_Work order_.
Write the entries out exactly. Any images they hold stay out of the copy.

Data under study: Begin

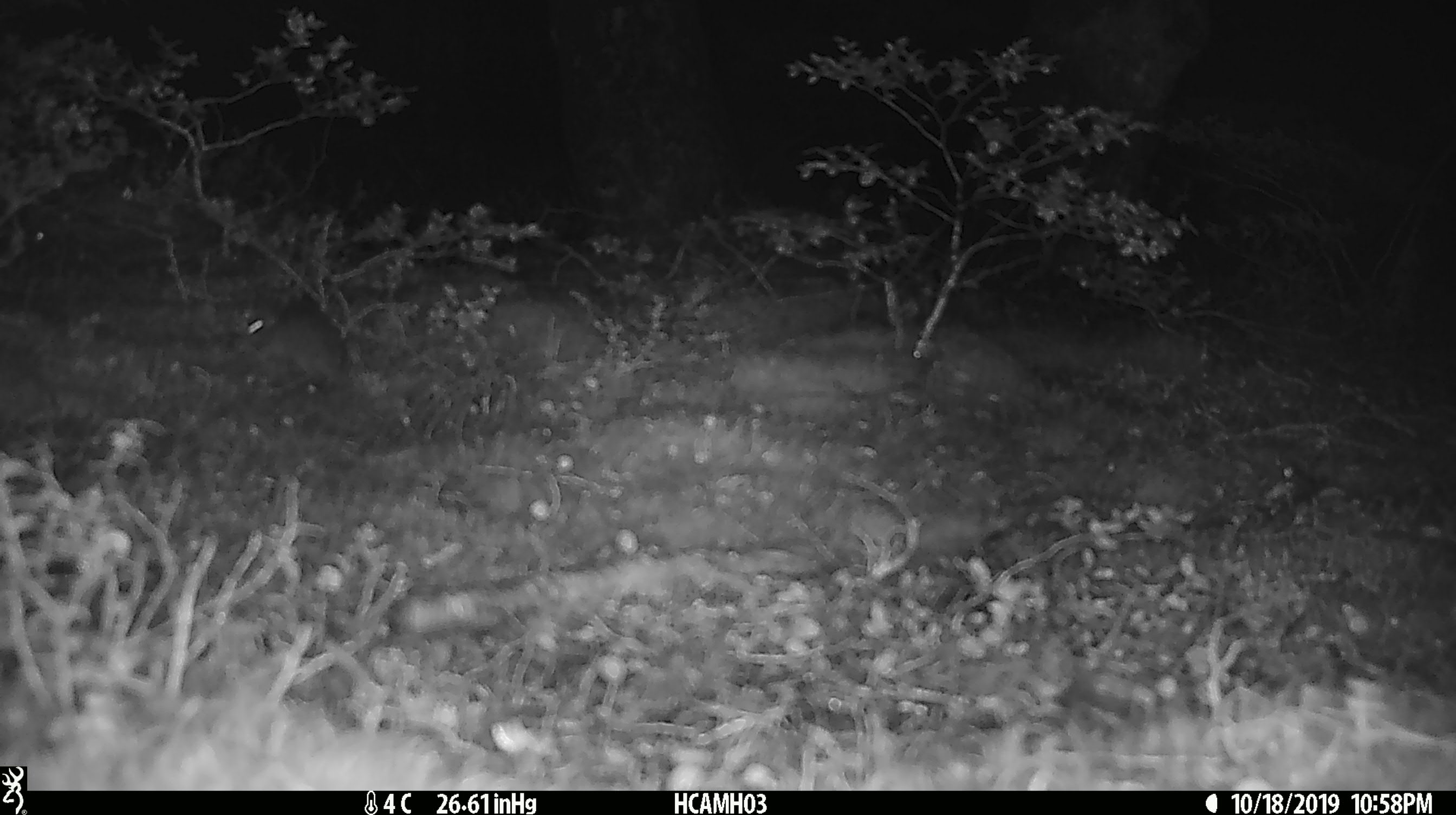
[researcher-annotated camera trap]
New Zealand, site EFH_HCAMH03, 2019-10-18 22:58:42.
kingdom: Animalia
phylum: Chordata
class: Mammalia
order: Rodentia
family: Muridae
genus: Mus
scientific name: Mus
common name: mouse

Data under study: End

_Answer to this problem_.
[researcher-annotated camera trap]
New Zealand, site EFH_HCAMH03, 2019-10-18 22:58:42.
kingdom: Animalia
phylum: Chordata
class: Mammalia
order: Rodentia
family: Muridae
genus: Mus
scientific name: Mus
common name: mouse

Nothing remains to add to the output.